En 1995, David Bowie eligió
caminar hacia las sombras en lugar de refugiarse en el resplandor de su propio
mito. 1. Outside (The Nathan Adler Diaries: A Hyper-cycle) (BMG,
1995) es un laberinto sonoro donde conviven asesinos conceptuales, artistas
decadentes y paisajes urbanos corroídos por la sospecha. Treinta años después,
ese desconcierto sigue sonando extraño y magnético.
El regreso de Brian Eno
convirtió el estudio en un territorio de exploración radical. Guitarras como
cuchillas, ritmos industriales, voces espectrales: cada pista es un pasaje a un
mundo donde lo hermoso y lo grotesco se confunden. Canciones como «The Hearts Filthy Lesson»,
«Hallo Spaceboy», «No Control», «The Voyeur of Utter Destruction (As
Beauty)», «I’m Deranged» o «Strangers When We Meet» revelan a un Bowie que
entiende la música como un teatro lúgubre.

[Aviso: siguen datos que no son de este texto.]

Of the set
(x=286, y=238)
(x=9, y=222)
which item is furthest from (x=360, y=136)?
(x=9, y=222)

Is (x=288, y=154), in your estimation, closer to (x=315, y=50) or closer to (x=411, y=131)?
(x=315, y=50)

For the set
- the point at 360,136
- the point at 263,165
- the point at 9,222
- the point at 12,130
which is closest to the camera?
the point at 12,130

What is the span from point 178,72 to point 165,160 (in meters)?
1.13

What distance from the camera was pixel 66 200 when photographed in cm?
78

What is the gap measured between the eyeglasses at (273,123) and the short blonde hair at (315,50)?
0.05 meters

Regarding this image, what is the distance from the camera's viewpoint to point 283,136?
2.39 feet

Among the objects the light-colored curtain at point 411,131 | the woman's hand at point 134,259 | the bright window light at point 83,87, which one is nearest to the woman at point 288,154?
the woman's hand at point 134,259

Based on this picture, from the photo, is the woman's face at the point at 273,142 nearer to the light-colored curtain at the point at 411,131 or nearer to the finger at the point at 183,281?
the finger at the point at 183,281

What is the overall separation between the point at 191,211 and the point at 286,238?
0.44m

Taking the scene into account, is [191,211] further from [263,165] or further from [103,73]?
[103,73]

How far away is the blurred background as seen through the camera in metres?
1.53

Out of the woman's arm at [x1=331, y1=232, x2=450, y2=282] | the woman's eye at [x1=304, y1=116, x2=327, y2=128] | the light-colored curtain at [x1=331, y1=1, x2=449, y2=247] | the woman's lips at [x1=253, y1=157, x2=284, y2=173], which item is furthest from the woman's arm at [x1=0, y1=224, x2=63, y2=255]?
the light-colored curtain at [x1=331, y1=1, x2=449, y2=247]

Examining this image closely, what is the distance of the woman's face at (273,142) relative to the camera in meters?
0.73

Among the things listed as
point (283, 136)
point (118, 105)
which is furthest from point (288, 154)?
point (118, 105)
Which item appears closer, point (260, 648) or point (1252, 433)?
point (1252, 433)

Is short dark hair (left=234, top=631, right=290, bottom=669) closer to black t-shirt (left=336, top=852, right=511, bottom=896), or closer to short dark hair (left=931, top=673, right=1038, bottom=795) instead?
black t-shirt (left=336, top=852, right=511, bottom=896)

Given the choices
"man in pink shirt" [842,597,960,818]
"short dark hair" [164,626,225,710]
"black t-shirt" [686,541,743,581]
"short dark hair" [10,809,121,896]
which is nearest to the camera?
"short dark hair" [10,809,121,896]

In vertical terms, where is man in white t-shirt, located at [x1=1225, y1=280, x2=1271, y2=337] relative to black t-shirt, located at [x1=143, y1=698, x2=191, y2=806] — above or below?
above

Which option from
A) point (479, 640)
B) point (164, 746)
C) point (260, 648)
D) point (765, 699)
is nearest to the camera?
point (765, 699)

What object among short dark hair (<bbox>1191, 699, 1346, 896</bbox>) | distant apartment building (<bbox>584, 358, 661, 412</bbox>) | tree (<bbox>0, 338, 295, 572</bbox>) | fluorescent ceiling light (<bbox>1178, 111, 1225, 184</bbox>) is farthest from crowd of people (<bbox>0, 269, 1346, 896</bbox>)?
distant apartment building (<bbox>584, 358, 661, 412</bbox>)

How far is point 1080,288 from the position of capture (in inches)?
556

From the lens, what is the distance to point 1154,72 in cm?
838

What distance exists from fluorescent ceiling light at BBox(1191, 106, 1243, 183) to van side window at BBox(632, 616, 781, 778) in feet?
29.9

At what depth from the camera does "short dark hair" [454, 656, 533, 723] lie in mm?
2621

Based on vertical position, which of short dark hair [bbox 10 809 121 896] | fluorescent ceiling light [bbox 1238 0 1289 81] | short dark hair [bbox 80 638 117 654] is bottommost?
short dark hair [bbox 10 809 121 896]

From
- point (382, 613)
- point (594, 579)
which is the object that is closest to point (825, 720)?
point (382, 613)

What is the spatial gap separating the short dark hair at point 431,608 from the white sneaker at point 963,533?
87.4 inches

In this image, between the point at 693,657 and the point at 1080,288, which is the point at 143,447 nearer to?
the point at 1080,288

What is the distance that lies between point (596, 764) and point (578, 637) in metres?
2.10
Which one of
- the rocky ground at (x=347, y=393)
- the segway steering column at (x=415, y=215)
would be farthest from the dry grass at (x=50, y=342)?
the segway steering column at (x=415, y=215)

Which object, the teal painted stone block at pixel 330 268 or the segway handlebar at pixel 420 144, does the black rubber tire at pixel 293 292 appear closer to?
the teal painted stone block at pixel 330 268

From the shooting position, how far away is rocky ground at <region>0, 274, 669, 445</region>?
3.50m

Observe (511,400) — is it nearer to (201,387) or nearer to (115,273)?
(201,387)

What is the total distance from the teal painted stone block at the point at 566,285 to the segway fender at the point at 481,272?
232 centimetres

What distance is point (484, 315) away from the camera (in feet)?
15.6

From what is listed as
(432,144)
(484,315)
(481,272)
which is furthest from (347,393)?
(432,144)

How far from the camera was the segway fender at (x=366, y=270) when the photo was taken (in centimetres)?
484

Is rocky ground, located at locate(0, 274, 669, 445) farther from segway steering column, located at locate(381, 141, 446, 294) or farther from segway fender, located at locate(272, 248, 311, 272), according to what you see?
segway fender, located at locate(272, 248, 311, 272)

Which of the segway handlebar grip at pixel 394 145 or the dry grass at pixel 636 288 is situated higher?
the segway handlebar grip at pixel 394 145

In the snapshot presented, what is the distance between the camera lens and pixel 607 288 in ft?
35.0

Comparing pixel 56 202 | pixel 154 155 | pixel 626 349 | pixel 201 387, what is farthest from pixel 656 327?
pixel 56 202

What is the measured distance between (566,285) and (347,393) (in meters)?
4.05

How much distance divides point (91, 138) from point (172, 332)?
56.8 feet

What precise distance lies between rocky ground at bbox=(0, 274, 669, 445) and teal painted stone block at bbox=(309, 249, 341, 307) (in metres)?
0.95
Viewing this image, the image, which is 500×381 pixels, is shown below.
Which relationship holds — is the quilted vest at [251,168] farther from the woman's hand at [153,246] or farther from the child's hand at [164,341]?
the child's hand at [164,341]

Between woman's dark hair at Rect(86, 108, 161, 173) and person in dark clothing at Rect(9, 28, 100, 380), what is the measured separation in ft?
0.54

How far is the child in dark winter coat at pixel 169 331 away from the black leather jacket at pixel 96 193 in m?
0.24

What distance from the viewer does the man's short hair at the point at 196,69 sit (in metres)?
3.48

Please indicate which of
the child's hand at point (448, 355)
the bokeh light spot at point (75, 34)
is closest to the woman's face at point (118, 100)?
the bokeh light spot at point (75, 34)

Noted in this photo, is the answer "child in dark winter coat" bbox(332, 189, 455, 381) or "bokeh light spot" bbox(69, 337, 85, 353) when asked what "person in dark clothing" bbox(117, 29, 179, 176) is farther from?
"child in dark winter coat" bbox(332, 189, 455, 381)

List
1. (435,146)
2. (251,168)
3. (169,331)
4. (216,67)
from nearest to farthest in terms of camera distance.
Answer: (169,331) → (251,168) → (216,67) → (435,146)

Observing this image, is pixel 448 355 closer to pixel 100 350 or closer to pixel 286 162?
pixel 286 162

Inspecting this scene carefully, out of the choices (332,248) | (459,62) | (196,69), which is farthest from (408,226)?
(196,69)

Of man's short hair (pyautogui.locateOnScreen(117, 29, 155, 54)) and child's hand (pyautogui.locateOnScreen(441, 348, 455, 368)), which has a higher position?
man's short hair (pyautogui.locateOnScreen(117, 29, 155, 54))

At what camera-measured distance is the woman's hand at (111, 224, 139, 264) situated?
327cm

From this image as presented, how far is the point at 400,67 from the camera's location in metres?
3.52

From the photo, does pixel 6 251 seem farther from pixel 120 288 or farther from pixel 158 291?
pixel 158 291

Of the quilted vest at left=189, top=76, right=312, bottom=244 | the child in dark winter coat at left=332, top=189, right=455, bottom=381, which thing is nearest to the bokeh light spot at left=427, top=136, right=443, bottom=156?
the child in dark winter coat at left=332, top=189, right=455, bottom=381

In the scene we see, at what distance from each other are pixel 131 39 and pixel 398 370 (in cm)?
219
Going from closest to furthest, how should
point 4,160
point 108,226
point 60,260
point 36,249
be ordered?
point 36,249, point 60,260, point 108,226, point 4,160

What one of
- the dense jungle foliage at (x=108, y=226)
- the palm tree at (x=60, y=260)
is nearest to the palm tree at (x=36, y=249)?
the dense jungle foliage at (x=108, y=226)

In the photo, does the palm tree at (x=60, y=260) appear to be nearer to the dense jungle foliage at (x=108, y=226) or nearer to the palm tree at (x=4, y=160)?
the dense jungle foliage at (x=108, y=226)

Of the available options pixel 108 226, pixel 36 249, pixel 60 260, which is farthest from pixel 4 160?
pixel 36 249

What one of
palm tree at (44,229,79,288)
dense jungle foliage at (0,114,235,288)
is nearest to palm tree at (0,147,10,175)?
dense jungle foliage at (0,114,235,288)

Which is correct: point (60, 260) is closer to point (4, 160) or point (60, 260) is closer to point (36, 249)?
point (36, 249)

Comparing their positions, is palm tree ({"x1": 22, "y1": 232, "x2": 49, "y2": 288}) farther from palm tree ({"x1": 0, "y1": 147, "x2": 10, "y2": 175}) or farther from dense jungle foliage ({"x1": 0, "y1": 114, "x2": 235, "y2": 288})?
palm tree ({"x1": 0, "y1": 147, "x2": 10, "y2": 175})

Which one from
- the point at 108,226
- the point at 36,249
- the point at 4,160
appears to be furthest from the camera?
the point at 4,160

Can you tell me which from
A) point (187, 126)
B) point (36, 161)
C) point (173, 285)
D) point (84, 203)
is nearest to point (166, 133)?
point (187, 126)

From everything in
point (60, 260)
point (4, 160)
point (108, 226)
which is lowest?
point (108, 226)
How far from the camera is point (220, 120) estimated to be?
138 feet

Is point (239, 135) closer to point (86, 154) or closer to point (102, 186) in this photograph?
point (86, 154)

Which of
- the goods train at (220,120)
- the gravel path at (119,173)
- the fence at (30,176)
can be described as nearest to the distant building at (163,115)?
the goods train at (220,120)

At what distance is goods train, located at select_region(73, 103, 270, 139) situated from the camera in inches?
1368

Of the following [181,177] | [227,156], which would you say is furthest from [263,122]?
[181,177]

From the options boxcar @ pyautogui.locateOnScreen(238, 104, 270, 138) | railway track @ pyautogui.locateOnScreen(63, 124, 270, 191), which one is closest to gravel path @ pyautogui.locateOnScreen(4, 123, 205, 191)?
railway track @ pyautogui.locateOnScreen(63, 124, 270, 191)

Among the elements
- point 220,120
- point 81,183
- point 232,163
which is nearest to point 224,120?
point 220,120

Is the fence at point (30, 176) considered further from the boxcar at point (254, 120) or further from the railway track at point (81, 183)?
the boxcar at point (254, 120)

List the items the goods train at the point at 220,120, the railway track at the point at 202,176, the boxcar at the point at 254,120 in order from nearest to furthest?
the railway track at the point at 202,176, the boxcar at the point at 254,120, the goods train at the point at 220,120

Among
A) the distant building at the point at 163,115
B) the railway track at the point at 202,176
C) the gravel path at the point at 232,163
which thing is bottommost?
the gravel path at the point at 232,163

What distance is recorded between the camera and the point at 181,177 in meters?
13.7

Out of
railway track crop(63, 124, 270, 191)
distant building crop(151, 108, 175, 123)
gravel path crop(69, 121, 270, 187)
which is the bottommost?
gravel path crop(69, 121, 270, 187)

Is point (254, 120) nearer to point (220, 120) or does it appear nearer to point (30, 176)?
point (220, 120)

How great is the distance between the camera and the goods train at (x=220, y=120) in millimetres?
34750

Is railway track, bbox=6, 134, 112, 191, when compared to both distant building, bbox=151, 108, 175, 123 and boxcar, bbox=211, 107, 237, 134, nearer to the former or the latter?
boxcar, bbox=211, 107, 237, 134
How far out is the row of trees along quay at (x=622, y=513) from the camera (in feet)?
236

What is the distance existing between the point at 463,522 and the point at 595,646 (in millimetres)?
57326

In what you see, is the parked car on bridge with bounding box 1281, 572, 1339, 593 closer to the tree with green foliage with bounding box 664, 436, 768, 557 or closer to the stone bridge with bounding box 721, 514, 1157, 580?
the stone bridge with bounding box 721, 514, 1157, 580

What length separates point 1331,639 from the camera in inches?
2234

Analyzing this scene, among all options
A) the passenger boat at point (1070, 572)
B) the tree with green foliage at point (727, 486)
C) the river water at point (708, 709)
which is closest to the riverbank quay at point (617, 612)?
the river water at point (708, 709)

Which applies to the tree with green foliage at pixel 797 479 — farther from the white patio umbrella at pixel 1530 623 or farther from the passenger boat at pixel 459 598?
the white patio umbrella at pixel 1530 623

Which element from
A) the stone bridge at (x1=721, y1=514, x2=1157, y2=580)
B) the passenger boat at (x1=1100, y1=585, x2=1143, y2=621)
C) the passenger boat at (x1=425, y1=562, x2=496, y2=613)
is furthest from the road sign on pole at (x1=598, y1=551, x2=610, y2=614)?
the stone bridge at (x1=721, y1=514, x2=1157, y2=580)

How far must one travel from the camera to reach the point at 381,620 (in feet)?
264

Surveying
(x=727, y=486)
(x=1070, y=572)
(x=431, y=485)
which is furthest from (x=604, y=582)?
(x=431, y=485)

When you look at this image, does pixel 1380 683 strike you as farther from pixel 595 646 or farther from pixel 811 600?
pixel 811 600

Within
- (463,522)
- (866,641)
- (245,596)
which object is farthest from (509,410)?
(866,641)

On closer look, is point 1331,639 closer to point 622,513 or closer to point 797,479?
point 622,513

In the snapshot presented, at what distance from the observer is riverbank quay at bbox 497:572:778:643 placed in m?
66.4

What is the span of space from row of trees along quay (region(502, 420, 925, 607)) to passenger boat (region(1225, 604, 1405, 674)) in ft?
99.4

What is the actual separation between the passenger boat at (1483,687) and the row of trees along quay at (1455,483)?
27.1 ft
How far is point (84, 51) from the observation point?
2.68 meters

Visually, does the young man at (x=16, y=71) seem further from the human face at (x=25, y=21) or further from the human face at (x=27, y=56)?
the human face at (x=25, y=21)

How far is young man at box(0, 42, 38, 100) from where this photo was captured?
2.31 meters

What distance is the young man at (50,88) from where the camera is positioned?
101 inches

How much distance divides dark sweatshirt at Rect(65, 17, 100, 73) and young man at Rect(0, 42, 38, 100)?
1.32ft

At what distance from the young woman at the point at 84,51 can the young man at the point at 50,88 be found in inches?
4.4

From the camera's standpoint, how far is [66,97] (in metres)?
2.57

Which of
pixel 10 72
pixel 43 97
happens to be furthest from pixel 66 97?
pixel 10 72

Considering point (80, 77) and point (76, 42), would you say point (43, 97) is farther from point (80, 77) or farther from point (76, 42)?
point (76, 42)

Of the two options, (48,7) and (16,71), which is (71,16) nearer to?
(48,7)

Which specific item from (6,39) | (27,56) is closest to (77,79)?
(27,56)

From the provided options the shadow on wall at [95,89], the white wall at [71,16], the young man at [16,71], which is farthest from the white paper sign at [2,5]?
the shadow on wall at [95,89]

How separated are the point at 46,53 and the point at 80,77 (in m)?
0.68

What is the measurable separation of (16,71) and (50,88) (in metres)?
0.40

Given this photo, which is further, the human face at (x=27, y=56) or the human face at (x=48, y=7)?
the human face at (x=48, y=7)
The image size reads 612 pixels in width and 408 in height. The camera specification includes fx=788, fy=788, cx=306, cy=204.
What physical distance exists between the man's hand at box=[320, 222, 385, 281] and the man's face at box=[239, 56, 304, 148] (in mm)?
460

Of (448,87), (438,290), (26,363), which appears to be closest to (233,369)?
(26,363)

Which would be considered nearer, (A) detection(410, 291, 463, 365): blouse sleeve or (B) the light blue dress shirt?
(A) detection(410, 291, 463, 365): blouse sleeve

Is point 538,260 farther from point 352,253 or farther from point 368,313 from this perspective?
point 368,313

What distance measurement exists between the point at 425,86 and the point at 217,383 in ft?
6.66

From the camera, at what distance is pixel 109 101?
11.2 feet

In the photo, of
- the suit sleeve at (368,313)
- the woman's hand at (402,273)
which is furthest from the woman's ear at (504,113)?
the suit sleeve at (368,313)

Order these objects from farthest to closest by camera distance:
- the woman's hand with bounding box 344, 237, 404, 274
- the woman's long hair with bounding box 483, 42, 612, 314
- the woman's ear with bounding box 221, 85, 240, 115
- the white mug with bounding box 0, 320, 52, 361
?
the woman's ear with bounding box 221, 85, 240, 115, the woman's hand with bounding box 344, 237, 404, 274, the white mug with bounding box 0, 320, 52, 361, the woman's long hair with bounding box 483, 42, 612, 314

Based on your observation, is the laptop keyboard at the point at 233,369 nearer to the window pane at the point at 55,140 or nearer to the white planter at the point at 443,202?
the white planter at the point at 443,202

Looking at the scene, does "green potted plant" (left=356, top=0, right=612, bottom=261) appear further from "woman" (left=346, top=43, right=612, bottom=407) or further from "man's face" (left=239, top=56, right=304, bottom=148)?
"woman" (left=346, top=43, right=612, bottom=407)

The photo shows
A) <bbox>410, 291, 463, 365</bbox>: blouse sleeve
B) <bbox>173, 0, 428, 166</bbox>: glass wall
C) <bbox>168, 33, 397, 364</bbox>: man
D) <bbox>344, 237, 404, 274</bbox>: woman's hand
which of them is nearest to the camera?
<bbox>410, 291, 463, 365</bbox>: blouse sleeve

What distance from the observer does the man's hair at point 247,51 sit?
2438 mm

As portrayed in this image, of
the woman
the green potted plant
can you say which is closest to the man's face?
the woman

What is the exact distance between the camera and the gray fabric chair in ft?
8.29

No estuvo solo: Reeves Gabrels
desfiguró la guitarra, Mike Garson llevó el piano al límite expresionista,
Carlos Alomar sostuvo el pulso rítmico, Erdal Kızılçay aportó versatilidad
instrumental y Sterling Campbell marcó el compás de un futuro distópico. Eno,
además de producir, ideó trampas creativas que empujaron a todos hacia lo
imprevisible.
En Outside confluyen
la improvisación de la trilogía de Berlín, la crudeza industrial de los
noventa, la narrativa experimental del arte contemporáneo, ecos de Damien
Hirst, Burroughs y Lynch, y la disonancia jazzística de Garson. También late un
diálogo con su propio pasado, reinterpretado en clave perturbadora. El
resultado: un elepé excesivo, denso y fragmentado, pero también visionario y
profundamente personal.
La trama de Outside se
presenta como un diario de estilo cyberpunk escrito por Nathan Adler,
detective de la División de Asesinato Artístico. La historia se sitúa en los
últimos días de 1999, Adler investiga el asesinato ritual de una joven conocida
como Baby Grace Blue, supuestamente desmembrada y convertida en una macabra
obra de arte. A través de interludios y canciones, Bowie da voz tanto al
investigador como a un coro de sospechosos: artistas marginales, profetas
deformes y posibles verdugos. El relato nunca se ofrece completo; avanza como
un mosaico roto, más cercano a una novela distópica que a un thriller
convencional, donde la duda y la ambigüedad pesan más que la resolución del
crimen.
El Outside Tour de
1995, junto a Nine Inch Nails como aliados, llevó a Bowie a desafiar a su
público con conciertos oscuros y experimentales que confirmaron su sintonía con
la vanguardia de la época. Este combinó las piezas del álbum con rescates poco
habituales como Look Back In Anger, Andy Warhol, Scary Monsters (And Super
Creeps) o Breaking Glass. Apenas sonaron los grandes himnos de siempre:
Bowie prefirió alternar lo nuevo y lo marginal de su catálogo, subrayando que
el tour era, más que un repaso de éxitos, una declaración de intenciones
artísticas.
Su recepción fue ambivalente:
celebrado por su audacia, cuestionado por su complejidad. En lo
comercial, Outside tuvo un desempeño moderado: alcanzó el № 8
en Reino Unido y el 21 en Estados Unidos, lejos de los éxitos masivos de otras
etapas, aunque con el tiempo ha ganado el peso de una obra de culto dentro de
su discografía.
Tal vez por esa acogida
desigual, la anunciada continuación nunca llegó a materializarse, y el artista
optó por regresar en discos posteriores a un estilo más directo y reconocible.
Con motivo del 30º aniversario,
Bowie vuelve a estar presente en las plataformas digitales a través de dos EPs
conmemorativos. El primero, The Hearts Filthy Lesson Mix E.P.,
recupera y remasteriza versiones alternativas del tema junto a mezclas de Tim
Simenon y un aporte inédito de Trent Reznor. El segundo, I’m Deranged E.P.,
incluye las célebres ediciones usadas en Carretera perdida de
David Lynch y rescata la inédita Jungle Ambient Dub Mix. Estas
publicaciones no solo reavivan la memoria de Outside, sino que
muestran su vigencia como obra abierta a reinterpretaciones y relecturas.
Outside permanece
como uno de sus discos más vanguardistas, una herida abierta en su discografía
y un legado de audacia y futuros posibles. Su espíritu experimental encuentra
reflejo en Blackstar (2016), igualmente arriesgado, que cierra
su carrera con la misma inquietud y capacidad de sorpresa.